As CPU counts increased, the BKL became a point of contention. With two CPUs, it’s not so bad if one CPU is stalled for a short time while the other CPU runs in the kernel; with eight CPUs, it’s very wasteful for a CPU to be stuck waiting for the seven other CPUs ahead of it inline to run in the kernel. The kernel architecture evolved, first by splitting the BKL into finer-grained locks so that more than one CPU can run the kernel, and then by adopting lock-free algorithms when even those locks became contended. Hardware evolved along with software, with techniques such as multiple queues and message-signaled interrupts developing to allow multiple CPUs to access devices simultaneously without locking or contention.
These hardware innovations came first to networking, where a fast NIC might handle millions of packets per second, while disk-era storage adapters only needed to handle hundreds or thousands of IOs per second. The NVMe interface standard was designed with the lessons of high-performance network and RDMA interfaces in mind (I know, because I participated in the discussions leading up to the NVMe 1.0 spec more than six years ago, even before I joined Pure). SCSI HBAs have a heritage dating to the time of two-CPU servers; hardware interfaces have been improved over time, but the single-threaded ancestral features are still there. In contrast, NVMe was designed from the beginning with the most advanced techniques for parallel access even by 100s of CPUs.
Some commentary about storage arrays suggests that SCSI and SAS are just fine inside AFAs. If we just count PCI lanes and SAS throughput, it doesn’t look like NVMe makes a difference. However, AFA controllers have advanced along with CPUs – for example, the FlashArray//X70 has more than three times as many cores as the FA-320 we sold just four years ago. As we optimized Purity for new controller models, we found that contention on locks in the SCSI driver was wasting significant CPU time. While we’ve been able to improve locking in the SCSI driver, it’s clear that this has limits. With NVMe in //X70, every CPU has a direct queue to every DirectFlash Module, so we never have to worry about locking overhead. We get a simpler (and therefore even more reliable) system that performs better now and has room to scale to future CPU generations.
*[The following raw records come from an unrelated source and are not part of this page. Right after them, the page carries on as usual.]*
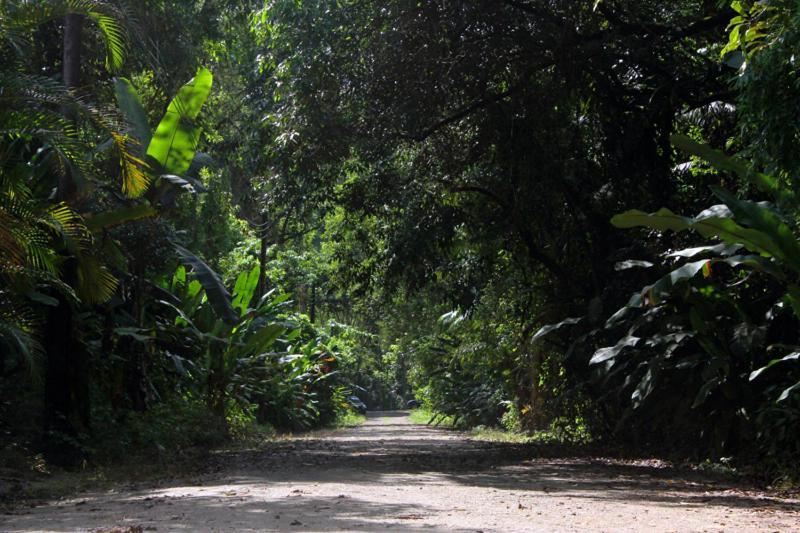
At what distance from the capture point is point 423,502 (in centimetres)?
821

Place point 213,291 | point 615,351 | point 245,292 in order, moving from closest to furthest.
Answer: point 615,351, point 213,291, point 245,292

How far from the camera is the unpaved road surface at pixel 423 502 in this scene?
6.75 metres

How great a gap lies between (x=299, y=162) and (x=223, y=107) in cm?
824

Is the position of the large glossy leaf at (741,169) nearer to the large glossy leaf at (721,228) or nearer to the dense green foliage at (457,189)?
the dense green foliage at (457,189)

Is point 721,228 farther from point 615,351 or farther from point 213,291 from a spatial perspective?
point 213,291

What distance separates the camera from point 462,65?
13.0 m

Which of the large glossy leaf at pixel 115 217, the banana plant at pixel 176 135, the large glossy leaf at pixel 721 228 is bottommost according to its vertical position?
the large glossy leaf at pixel 721 228

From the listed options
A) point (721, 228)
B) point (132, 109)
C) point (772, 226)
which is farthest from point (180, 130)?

FlashArray//X prototype showing the midplane
NVMe over Fabrics extends NVMe to allow multiple systems to connect to shared storage over cloud-era fabrics, while keeping the inherent parallelism of NVMe. NVMeF is not just a lower-latency SAN protocol. As we saw earlier, the NVMe advantage within //X is not just more throughput. In the same way, connecting multiple queues from applications directly through to storage using Pure’s DirectFlash technology makes it possible to build massively multithreaded systems and applications without wasting resources on excessive contention. The advantage of NVMeF goes beyond shaving a few microseconds from IO latencies – instead of burning huge amounts of CPU contending on locks between CPUs, applications can use that CPU to do useful work.
FlashArray//X and DirectFlash Module
As we extend //X to allow hosts to connect directly via NVMeF, we’ll bring shared storage to new applications. Today, these applications can’t use a SAN because of inefficiencies in the SCSI stack and HBA drivers, and are forced to use local storage – tomorrow, with NVMeF, they’ll be able to use the same efficient NVMe stack to talk to shared storage.
Storage features like snapshots and REST APIs will make these applications easier to build and manage. It’s going to be really cool, and I and the entire team are working hard to make that future happen.